This is a tiling, which should represent a map with water, coasts, grass, cities with buildings (blue rectangles), and mountains with snowy peaks. Black lines show borders between tiles.

I think this is an interesting way of describing and creating worlds, because very often the top-down approach is used in procedural generation algorithms. For example, in L-systems, a recursive description of an object is used, in which high-level, large parts are determined earlier than low-level ones. There is nothing wrong with this approach, but I think it is interesting to create sets of tiles that can encode only simple low-level relationships (for example, sea water and grass should be separated by the coast, buildings should have only convex corners at 90 degrees) and watch the emergence of high-level patterns (for example, square buildings).

Tiling is an NP-complete task of satisfying constraints


For a reader familiar with the problems of satisfying constraints (CSP), it is already obvious that the tiling of a finite world is an OWL. In PWD, we have a set of variables, a set of values ​​that each variable can take (called its definition domain), and a set of constraints.

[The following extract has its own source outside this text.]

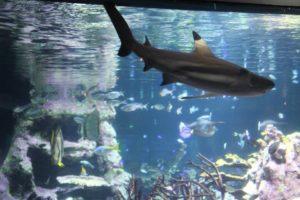 L'aquarium abyssal de la Cité de la Mer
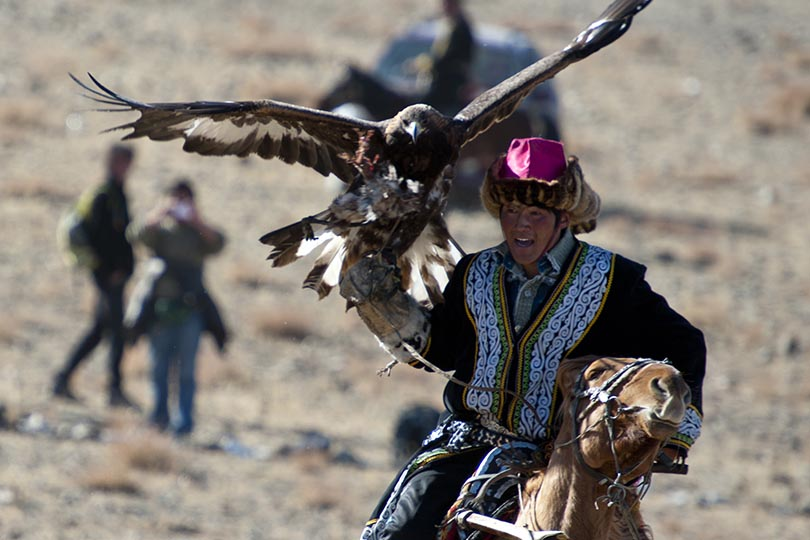 Nomadic Expeditions on funding golden eagle conservation in Mongolia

In our case, the variables are the coordinates on the map, the definition of each variable is tileset, and the limitations are that the edges of the tiles must correspond to the edges of the neighbors.

It is intuitively clear that the task of creating a non-trivial tiling correctly is difficult, since tilesets can encode arbitrary extensive dependencies. When we consider a tileset as a whole, from a formal point of view, this is an NP-complete task of satisfying constraints. The naive algorithm for creating tilings consists of an exhaustive search for the space of tilings and is executed in exponential time. There is a hope that we can create interesting worlds on the basis of tilesets solved by a search that can be accelerated by heuristics. Another option is to create tilings that are approximately correct, but contain a small number of incorrect locations. I found two algorithms that work well with some interesting tilesets, and I’ll describe them below.

Method 1: greedy arrangement with reverse transitions


Select random places and put the appropriate tiles there. If we get stuck, remove some of them and try again.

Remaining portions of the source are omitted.